Following London's promotion to the Super League for the 2019 season, Hindmarsh-Takyi made his top-flight debut on 27 April against the Salford Red Devils. Throughout the season, he also spent time with the Broncos' dual registration partners: the Sheffield Eagles in the Championship, and both the London Skolars and the Coventry Bears in League 1. In August 2019, it was announced that Hindmarsh-Takyi had signed a new two-year deal with the Broncos, extending his stay until the end of 2021.
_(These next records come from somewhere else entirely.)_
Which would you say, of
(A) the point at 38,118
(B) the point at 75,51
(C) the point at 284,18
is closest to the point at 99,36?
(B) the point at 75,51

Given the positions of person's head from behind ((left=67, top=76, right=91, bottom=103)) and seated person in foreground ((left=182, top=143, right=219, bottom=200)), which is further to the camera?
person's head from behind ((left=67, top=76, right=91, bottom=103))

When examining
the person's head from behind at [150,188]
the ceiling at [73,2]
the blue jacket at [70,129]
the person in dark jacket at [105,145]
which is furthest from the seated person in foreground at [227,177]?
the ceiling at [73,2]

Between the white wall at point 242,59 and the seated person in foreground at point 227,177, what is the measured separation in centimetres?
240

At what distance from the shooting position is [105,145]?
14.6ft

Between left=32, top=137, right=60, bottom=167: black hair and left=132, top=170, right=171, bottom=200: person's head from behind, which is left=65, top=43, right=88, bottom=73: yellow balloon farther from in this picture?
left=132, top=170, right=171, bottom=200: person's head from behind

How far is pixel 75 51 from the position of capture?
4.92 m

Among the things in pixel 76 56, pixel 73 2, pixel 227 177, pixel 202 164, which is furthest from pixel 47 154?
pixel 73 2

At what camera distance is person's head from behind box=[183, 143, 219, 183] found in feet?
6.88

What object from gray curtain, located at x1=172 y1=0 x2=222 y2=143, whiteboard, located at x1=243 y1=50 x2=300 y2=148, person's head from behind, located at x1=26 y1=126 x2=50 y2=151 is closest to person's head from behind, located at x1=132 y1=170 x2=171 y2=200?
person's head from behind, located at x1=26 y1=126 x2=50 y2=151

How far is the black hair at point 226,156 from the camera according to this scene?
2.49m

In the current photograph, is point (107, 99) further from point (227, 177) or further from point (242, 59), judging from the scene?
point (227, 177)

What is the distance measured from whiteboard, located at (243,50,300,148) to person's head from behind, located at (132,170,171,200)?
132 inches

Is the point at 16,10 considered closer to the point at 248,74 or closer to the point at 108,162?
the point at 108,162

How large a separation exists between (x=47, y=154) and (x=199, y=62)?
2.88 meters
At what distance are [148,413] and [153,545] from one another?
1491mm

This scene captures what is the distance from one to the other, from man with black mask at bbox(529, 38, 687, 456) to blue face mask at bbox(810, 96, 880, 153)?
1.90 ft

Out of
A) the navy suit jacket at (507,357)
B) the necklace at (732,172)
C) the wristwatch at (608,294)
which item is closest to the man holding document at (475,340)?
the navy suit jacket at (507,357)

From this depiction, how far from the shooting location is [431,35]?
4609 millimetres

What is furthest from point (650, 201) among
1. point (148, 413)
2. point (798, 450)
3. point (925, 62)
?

Hindmarsh-Takyi made four appearances for London in the 2020 season, scoring two tries against Whitehaven and York, before the league was abandoned due to COVID-19. For the 2021 season, he was allocated squad number 16. He made twenty appearances and scored one try against Oldham. He departed the club at the end of the year upon the expiry of his contract.

===Northern Pride RLFC===
Hindmarsh-Takyi spent 2022 playing for Cairns Brothers RLFC as they won the Cairns District Rugby League, a tier three Australian competition. The following year, he began playing for parent club Northern Pride RLFC in the Queensland Cup competition. He made 21 appearances, scoring two tries, and ranked second in the division for post-contact metres. In late 2023, he explored a train and trial deal at Brisbane Broncos, but a move to the NRL ultimately did not come to fruition.

===Castleford Tigers===
On 5 February 2024, it was announced that Hindmarsh-Takyi had signed for the Castleford Tigers in the Super League on a two-year deal. Director of rugby Danny Wilson said that the Tigers had identified him as a target during the previous season and that "he fits that mould of the type of player we want to bring in to Castleford; young, enthusiastic and wants to achieve."

==== Whitehaven R.L.F.C. (loan) ====
On 26 April 2024, it was announced that Hindmarsh-Takyi would join Whitehaven in the RFL Championship on a two-week loan deal from Castleford.